Selain sebagai sumber emisi terbesar dalam kegiatan perikanan tangkap, bahan bakar minyak (BBM) juga mengeluarkan biaya operasional terbesar. Industri perikanan skala besar menghabiskan biaya hingga 60% dan nelayan tradisonal menghabiskan 30-50% biaya untuk BBM. Oleh karena itu, konsumsi BBM kapal dapat dikurangi, di antaranya dengan mengurangi kecepatan kapal, menjaga agar lambung serta baling-baling bebas dari kotoran bawah air, dan mengurangi waktu jelajah. Di wilayah tropis, konsumsi BBM dapat naik sebesar 7%/bulan jika lambung kapal tidak terjaga kebersihannya. Selain itu, pemasangan alat deteksi (fishfinder) dapat mengurangi waktu jelajah, sehingga mengurangi konsumsi BBM. Penggantian BBM dengan bahan bakar alternatif seperti gas alam cair, tenaga angin, dan energi matahari dapat juga dilakukan untuk mengurangi emisi. Pada tahun 2019, Kementerian Ristekdikti menguji pemasangan ‘Converter Kit Diesel Dual Fuel’ untuk kapal diatas 30GT, yang memungkinkan penggabungan solar diesel dengan bahan bakar gas sehingga dapat menghemat bahan bakar hingga 35%. Selain itu, penggunaan panel surya sebagai energi penerangan ketika melaut telah diadopsi oleh nelayan di Pantai Utara Jawa. Prototipe mesin perahu motor tempel bertenaga matahari juga telah diujicobakan.

2. Insentif finansial untuk perbaikan tata kelola sumber daya pesisir

Insentif fiskal dapat diberikan pada kawasan yang berhasil melakukan konservasi dan pengelolaan sumber daya pesisir secara berkelanjutan. Secara praktis, pemberian insentif dapat diberikan kepada kawasan konservasi perairan laut (KKPL) berdasarkan kriteria pada Evaluasi Efektivitas Pengelolaan Kawasan Konservasi Perairan, Pesisir dan Pulau-pulau Kecil (E-KKP3K). Insentif ini dapat mendorong pengelola untuk kian memperbaiki pengelolaan kawasan sembari memberi suntikan dana bagi kawasan dan masyarakat yang telah mencapai kriteria pengelolaan tertentu.

3. Inovasi digital untuk membantu produksi dan distribusi makanan laut

Selain itu, inovasi berupa pasar digital, yang berisi informasi mengenai jenis dan harga ikan, menjadi inovasi kunci untuk menyambungkan produsen/penjual dengan pembeli. Pasar digital tidak hanya memperluas jangkauan pasar tetapi juga mengurangi kehilangan dan pemborosan pangan akibat hasil tangkapan laut yang tidak bertahan lama. Kini, terdapat beberapa start-up digital yang menyambungkan ikan hasil tangkapan kepada konsumen melalui sebuah aplikasi, baik untuk pasar domestik yaitu menyambungkan langsung nelayan/pembudidaya lokal dengan konsumen di kota besar, maupun menyambungkan hasil tangkapan dengan pasar ekspor.
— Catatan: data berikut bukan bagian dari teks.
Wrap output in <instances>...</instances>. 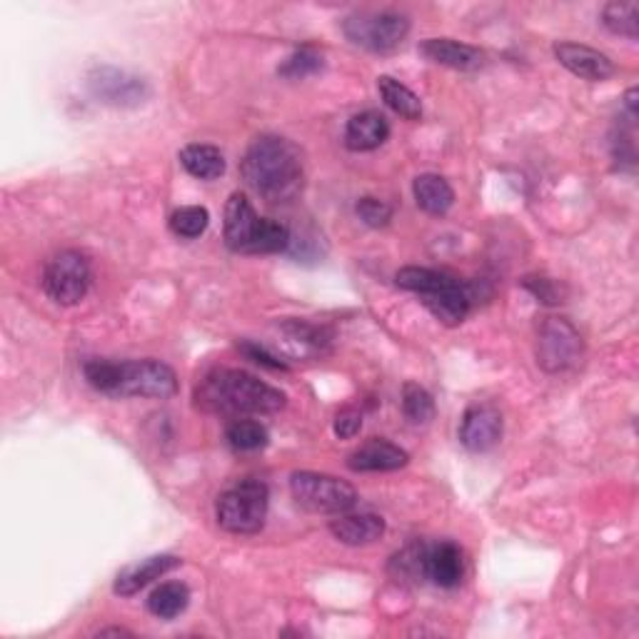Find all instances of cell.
<instances>
[{"mask_svg": "<svg viewBox=\"0 0 639 639\" xmlns=\"http://www.w3.org/2000/svg\"><path fill=\"white\" fill-rule=\"evenodd\" d=\"M110 635H116V637H133V632H128V629H123V627H110V629H100V632H98V637H110Z\"/></svg>", "mask_w": 639, "mask_h": 639, "instance_id": "d590c367", "label": "cell"}, {"mask_svg": "<svg viewBox=\"0 0 639 639\" xmlns=\"http://www.w3.org/2000/svg\"><path fill=\"white\" fill-rule=\"evenodd\" d=\"M422 58L430 63L453 68V71H480L485 65V53L480 48L468 46V43H457L450 38H427L420 43Z\"/></svg>", "mask_w": 639, "mask_h": 639, "instance_id": "4fadbf2b", "label": "cell"}, {"mask_svg": "<svg viewBox=\"0 0 639 639\" xmlns=\"http://www.w3.org/2000/svg\"><path fill=\"white\" fill-rule=\"evenodd\" d=\"M412 195L420 210H425L427 215H445L455 203V190L443 176H435V172H425V176L414 178Z\"/></svg>", "mask_w": 639, "mask_h": 639, "instance_id": "44dd1931", "label": "cell"}, {"mask_svg": "<svg viewBox=\"0 0 639 639\" xmlns=\"http://www.w3.org/2000/svg\"><path fill=\"white\" fill-rule=\"evenodd\" d=\"M226 245L232 253L270 255L285 253L292 245L290 228L278 220L261 218L243 193H232L226 205Z\"/></svg>", "mask_w": 639, "mask_h": 639, "instance_id": "277c9868", "label": "cell"}, {"mask_svg": "<svg viewBox=\"0 0 639 639\" xmlns=\"http://www.w3.org/2000/svg\"><path fill=\"white\" fill-rule=\"evenodd\" d=\"M285 393L263 383L261 377L236 367L213 370L195 387V405L213 414H273L285 408Z\"/></svg>", "mask_w": 639, "mask_h": 639, "instance_id": "7a4b0ae2", "label": "cell"}, {"mask_svg": "<svg viewBox=\"0 0 639 639\" xmlns=\"http://www.w3.org/2000/svg\"><path fill=\"white\" fill-rule=\"evenodd\" d=\"M465 575V563L462 552L455 542H443L433 550H427L425 559V577L437 587H445V590H453L462 582Z\"/></svg>", "mask_w": 639, "mask_h": 639, "instance_id": "d6986e66", "label": "cell"}, {"mask_svg": "<svg viewBox=\"0 0 639 639\" xmlns=\"http://www.w3.org/2000/svg\"><path fill=\"white\" fill-rule=\"evenodd\" d=\"M525 288L534 292V298H540L542 302H547V305H557L559 300V288L555 280H547V278H527L525 280Z\"/></svg>", "mask_w": 639, "mask_h": 639, "instance_id": "e575fe53", "label": "cell"}, {"mask_svg": "<svg viewBox=\"0 0 639 639\" xmlns=\"http://www.w3.org/2000/svg\"><path fill=\"white\" fill-rule=\"evenodd\" d=\"M410 462V455L397 447L395 443H387L383 437L370 439V443L360 445L355 453L348 457V468L352 472H393L400 470Z\"/></svg>", "mask_w": 639, "mask_h": 639, "instance_id": "5bb4252c", "label": "cell"}, {"mask_svg": "<svg viewBox=\"0 0 639 639\" xmlns=\"http://www.w3.org/2000/svg\"><path fill=\"white\" fill-rule=\"evenodd\" d=\"M333 538L350 547H365L373 545L385 534V520L373 513H360V515H338V520L330 522Z\"/></svg>", "mask_w": 639, "mask_h": 639, "instance_id": "2e32d148", "label": "cell"}, {"mask_svg": "<svg viewBox=\"0 0 639 639\" xmlns=\"http://www.w3.org/2000/svg\"><path fill=\"white\" fill-rule=\"evenodd\" d=\"M188 604H190V590L183 582H166L155 587L153 594L148 598L150 615L158 619H176L188 610Z\"/></svg>", "mask_w": 639, "mask_h": 639, "instance_id": "cb8c5ba5", "label": "cell"}, {"mask_svg": "<svg viewBox=\"0 0 639 639\" xmlns=\"http://www.w3.org/2000/svg\"><path fill=\"white\" fill-rule=\"evenodd\" d=\"M538 365L547 373H565L582 358V338L567 317H545L538 327Z\"/></svg>", "mask_w": 639, "mask_h": 639, "instance_id": "9c48e42d", "label": "cell"}, {"mask_svg": "<svg viewBox=\"0 0 639 639\" xmlns=\"http://www.w3.org/2000/svg\"><path fill=\"white\" fill-rule=\"evenodd\" d=\"M180 166L197 180H215L226 172V155L205 143H190L180 150Z\"/></svg>", "mask_w": 639, "mask_h": 639, "instance_id": "7402d4cb", "label": "cell"}, {"mask_svg": "<svg viewBox=\"0 0 639 639\" xmlns=\"http://www.w3.org/2000/svg\"><path fill=\"white\" fill-rule=\"evenodd\" d=\"M93 282L91 261L77 250H63L46 265L43 273V290L58 305H77L88 296Z\"/></svg>", "mask_w": 639, "mask_h": 639, "instance_id": "ba28073f", "label": "cell"}, {"mask_svg": "<svg viewBox=\"0 0 639 639\" xmlns=\"http://www.w3.org/2000/svg\"><path fill=\"white\" fill-rule=\"evenodd\" d=\"M319 68H323V53H317L315 48L305 46L285 60L278 68V75L288 77V81H302V77L317 73Z\"/></svg>", "mask_w": 639, "mask_h": 639, "instance_id": "4dcf8cb0", "label": "cell"}, {"mask_svg": "<svg viewBox=\"0 0 639 639\" xmlns=\"http://www.w3.org/2000/svg\"><path fill=\"white\" fill-rule=\"evenodd\" d=\"M238 348H240V352H243L245 358L257 362V365H265V367H270V370H288V362L280 360L278 355H273V352L267 350V348H263V345H257V342H240Z\"/></svg>", "mask_w": 639, "mask_h": 639, "instance_id": "d6a6232c", "label": "cell"}, {"mask_svg": "<svg viewBox=\"0 0 639 639\" xmlns=\"http://www.w3.org/2000/svg\"><path fill=\"white\" fill-rule=\"evenodd\" d=\"M402 412L412 425H425L435 418L433 395L418 383H408L402 387Z\"/></svg>", "mask_w": 639, "mask_h": 639, "instance_id": "83f0119b", "label": "cell"}, {"mask_svg": "<svg viewBox=\"0 0 639 639\" xmlns=\"http://www.w3.org/2000/svg\"><path fill=\"white\" fill-rule=\"evenodd\" d=\"M345 36L373 53H390L410 33L408 15L395 11H362L342 23Z\"/></svg>", "mask_w": 639, "mask_h": 639, "instance_id": "52a82bcc", "label": "cell"}, {"mask_svg": "<svg viewBox=\"0 0 639 639\" xmlns=\"http://www.w3.org/2000/svg\"><path fill=\"white\" fill-rule=\"evenodd\" d=\"M390 137V123L377 110H365L348 120L345 128V145L355 153L377 150Z\"/></svg>", "mask_w": 639, "mask_h": 639, "instance_id": "e0dca14e", "label": "cell"}, {"mask_svg": "<svg viewBox=\"0 0 639 639\" xmlns=\"http://www.w3.org/2000/svg\"><path fill=\"white\" fill-rule=\"evenodd\" d=\"M355 210L360 215V220L365 222L370 228H385L387 222L393 220V207L387 205L385 201H379V197L373 195H365L360 197Z\"/></svg>", "mask_w": 639, "mask_h": 639, "instance_id": "1f68e13d", "label": "cell"}, {"mask_svg": "<svg viewBox=\"0 0 639 639\" xmlns=\"http://www.w3.org/2000/svg\"><path fill=\"white\" fill-rule=\"evenodd\" d=\"M602 23L604 28L615 36H625L629 40L637 38V23H639V5L632 0H612L602 8Z\"/></svg>", "mask_w": 639, "mask_h": 639, "instance_id": "484cf974", "label": "cell"}, {"mask_svg": "<svg viewBox=\"0 0 639 639\" xmlns=\"http://www.w3.org/2000/svg\"><path fill=\"white\" fill-rule=\"evenodd\" d=\"M395 282H397V288L410 290V292H414V296H427V292L447 288V285L455 282V278L447 273L430 270V267L410 265V267H402V270H397Z\"/></svg>", "mask_w": 639, "mask_h": 639, "instance_id": "d4e9b609", "label": "cell"}, {"mask_svg": "<svg viewBox=\"0 0 639 639\" xmlns=\"http://www.w3.org/2000/svg\"><path fill=\"white\" fill-rule=\"evenodd\" d=\"M240 172L248 188L267 205L296 201L305 185V168L298 145L280 135L257 137L240 162Z\"/></svg>", "mask_w": 639, "mask_h": 639, "instance_id": "6da1fadb", "label": "cell"}, {"mask_svg": "<svg viewBox=\"0 0 639 639\" xmlns=\"http://www.w3.org/2000/svg\"><path fill=\"white\" fill-rule=\"evenodd\" d=\"M267 439H270L267 427L255 420H236L228 427V443H230L232 450H238V453L263 450V447L267 445Z\"/></svg>", "mask_w": 639, "mask_h": 639, "instance_id": "4316f807", "label": "cell"}, {"mask_svg": "<svg viewBox=\"0 0 639 639\" xmlns=\"http://www.w3.org/2000/svg\"><path fill=\"white\" fill-rule=\"evenodd\" d=\"M207 226H210V213L201 205H185L170 215V230L176 232L178 238H201Z\"/></svg>", "mask_w": 639, "mask_h": 639, "instance_id": "f1b7e54d", "label": "cell"}, {"mask_svg": "<svg viewBox=\"0 0 639 639\" xmlns=\"http://www.w3.org/2000/svg\"><path fill=\"white\" fill-rule=\"evenodd\" d=\"M93 390L108 397H158L168 400L178 393V377L158 360H91L83 367Z\"/></svg>", "mask_w": 639, "mask_h": 639, "instance_id": "3957f363", "label": "cell"}, {"mask_svg": "<svg viewBox=\"0 0 639 639\" xmlns=\"http://www.w3.org/2000/svg\"><path fill=\"white\" fill-rule=\"evenodd\" d=\"M88 88L100 103L116 108H135L150 98L148 81H143L141 75L118 71V68L108 65L95 68L88 75Z\"/></svg>", "mask_w": 639, "mask_h": 639, "instance_id": "30bf717a", "label": "cell"}, {"mask_svg": "<svg viewBox=\"0 0 639 639\" xmlns=\"http://www.w3.org/2000/svg\"><path fill=\"white\" fill-rule=\"evenodd\" d=\"M290 492L302 509L315 515H342L358 505L355 487L333 474L292 472Z\"/></svg>", "mask_w": 639, "mask_h": 639, "instance_id": "8992f818", "label": "cell"}, {"mask_svg": "<svg viewBox=\"0 0 639 639\" xmlns=\"http://www.w3.org/2000/svg\"><path fill=\"white\" fill-rule=\"evenodd\" d=\"M362 430V414L355 408H345L338 412V418H335V435L340 439H352L355 435H360Z\"/></svg>", "mask_w": 639, "mask_h": 639, "instance_id": "836d02e7", "label": "cell"}, {"mask_svg": "<svg viewBox=\"0 0 639 639\" xmlns=\"http://www.w3.org/2000/svg\"><path fill=\"white\" fill-rule=\"evenodd\" d=\"M270 492L261 480H243L222 492L215 505V517L226 532L255 534L263 530Z\"/></svg>", "mask_w": 639, "mask_h": 639, "instance_id": "5b68a950", "label": "cell"}, {"mask_svg": "<svg viewBox=\"0 0 639 639\" xmlns=\"http://www.w3.org/2000/svg\"><path fill=\"white\" fill-rule=\"evenodd\" d=\"M503 439V414L492 405H472L462 414L460 443L470 453H487Z\"/></svg>", "mask_w": 639, "mask_h": 639, "instance_id": "7c38bea8", "label": "cell"}, {"mask_svg": "<svg viewBox=\"0 0 639 639\" xmlns=\"http://www.w3.org/2000/svg\"><path fill=\"white\" fill-rule=\"evenodd\" d=\"M552 53H555L559 65L567 68L572 75L582 77V81L602 83L615 75V63H612L604 53H600V50L582 46V43H569V40L555 43Z\"/></svg>", "mask_w": 639, "mask_h": 639, "instance_id": "8fae6325", "label": "cell"}, {"mask_svg": "<svg viewBox=\"0 0 639 639\" xmlns=\"http://www.w3.org/2000/svg\"><path fill=\"white\" fill-rule=\"evenodd\" d=\"M280 335H282V345L290 350V355L296 358L323 355L327 345H330V335H327L323 327L302 323V319H288V323H280Z\"/></svg>", "mask_w": 639, "mask_h": 639, "instance_id": "ffe728a7", "label": "cell"}, {"mask_svg": "<svg viewBox=\"0 0 639 639\" xmlns=\"http://www.w3.org/2000/svg\"><path fill=\"white\" fill-rule=\"evenodd\" d=\"M422 305H425L430 313H433L439 323L447 327L460 325L465 317L470 315V292L465 290V285L460 280H455L447 285L443 290L427 292V296H420Z\"/></svg>", "mask_w": 639, "mask_h": 639, "instance_id": "ac0fdd59", "label": "cell"}, {"mask_svg": "<svg viewBox=\"0 0 639 639\" xmlns=\"http://www.w3.org/2000/svg\"><path fill=\"white\" fill-rule=\"evenodd\" d=\"M425 559H427L425 547L410 545L393 557L390 572L397 577V580H420V577H425Z\"/></svg>", "mask_w": 639, "mask_h": 639, "instance_id": "f546056e", "label": "cell"}, {"mask_svg": "<svg viewBox=\"0 0 639 639\" xmlns=\"http://www.w3.org/2000/svg\"><path fill=\"white\" fill-rule=\"evenodd\" d=\"M377 91L379 98L385 100V106L405 120H420L422 118V103L408 85L395 81L393 75H379L377 77Z\"/></svg>", "mask_w": 639, "mask_h": 639, "instance_id": "603a6c76", "label": "cell"}, {"mask_svg": "<svg viewBox=\"0 0 639 639\" xmlns=\"http://www.w3.org/2000/svg\"><path fill=\"white\" fill-rule=\"evenodd\" d=\"M180 567V559L172 555H155V557H145L141 563L128 565L123 572L116 577L113 592L120 594V598H133L141 590H145L150 582L160 580L162 575H168L170 569Z\"/></svg>", "mask_w": 639, "mask_h": 639, "instance_id": "9a60e30c", "label": "cell"}]
</instances>
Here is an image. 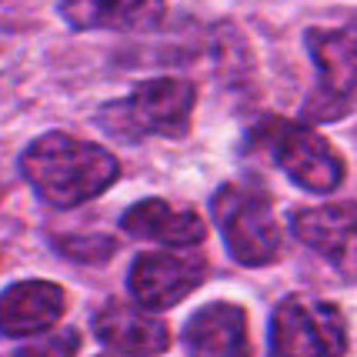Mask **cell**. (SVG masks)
I'll return each mask as SVG.
<instances>
[{
  "label": "cell",
  "instance_id": "obj_1",
  "mask_svg": "<svg viewBox=\"0 0 357 357\" xmlns=\"http://www.w3.org/2000/svg\"><path fill=\"white\" fill-rule=\"evenodd\" d=\"M27 184L54 207H77L117 181V160L87 140L70 134H47L20 157Z\"/></svg>",
  "mask_w": 357,
  "mask_h": 357
},
{
  "label": "cell",
  "instance_id": "obj_2",
  "mask_svg": "<svg viewBox=\"0 0 357 357\" xmlns=\"http://www.w3.org/2000/svg\"><path fill=\"white\" fill-rule=\"evenodd\" d=\"M194 87L187 80H144L134 91L100 110V127L121 140L181 137L190 124Z\"/></svg>",
  "mask_w": 357,
  "mask_h": 357
},
{
  "label": "cell",
  "instance_id": "obj_3",
  "mask_svg": "<svg viewBox=\"0 0 357 357\" xmlns=\"http://www.w3.org/2000/svg\"><path fill=\"white\" fill-rule=\"evenodd\" d=\"M347 331L334 304L314 297H287L271 317L274 357H344Z\"/></svg>",
  "mask_w": 357,
  "mask_h": 357
},
{
  "label": "cell",
  "instance_id": "obj_4",
  "mask_svg": "<svg viewBox=\"0 0 357 357\" xmlns=\"http://www.w3.org/2000/svg\"><path fill=\"white\" fill-rule=\"evenodd\" d=\"M214 220L234 261L248 267L271 264L280 254V231L271 214V204L241 184H224L214 194Z\"/></svg>",
  "mask_w": 357,
  "mask_h": 357
},
{
  "label": "cell",
  "instance_id": "obj_5",
  "mask_svg": "<svg viewBox=\"0 0 357 357\" xmlns=\"http://www.w3.org/2000/svg\"><path fill=\"white\" fill-rule=\"evenodd\" d=\"M304 40L317 67V93L307 100V117L334 121L357 100V27H314Z\"/></svg>",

4. Menjadikan valuasi ekonomi sebagai instrumen pengelolaan ekosistem pesisir dan laut

Ekosistem pesisir dan laut yang sehat adalah kunci bagi rantai makanan biota laut dan merupakan daya tarik pariwisata bahari. Valuasi ekonomi, atau menghitung nilai ekonomi atas jasa lingkungan ekosistem pesisir, dapat menjadi salah satu instrumen pengelolaan ekosistem pesisir dan laut. Contoh penerapannya secara praktis yaitu menggunakan valuasi untuk menentukan harga tiket masuk lokasi pariwisata bahari. Dengan memperhitungkan jasa lingkungan, pengelola dapat menentukan peningkatan tarif seperti yang diterapkan di taman nasional di Belanda serta dapat menentukan kuota pengunjung per suatu waktu. Selain itu, valuasi juga menghasilkan analisis biaya dan manfaat dalam evaluasi alokasi ruang pesisir dan menjadi masukan terhadap Rencana Zonasi Wilayah Pesisir dan Pulau-Pulau Kecil.

Ketangguhan pada sektor kelautan dan perikanan perlu dibentuk karena setiap gangguan yang terjadi berdampak pada jutaan mata pencaharian masyarakat, ketahanan pangan, dan ekonomi. Kita tidak boleh melewatkan kesempatan untuk mengarahkan pemulihan pascapandemi kepada pertumbuhan ekonomi, ketahanan pangan, serta pengelolaan laut dan sumberdayanya secara berkelanjutan.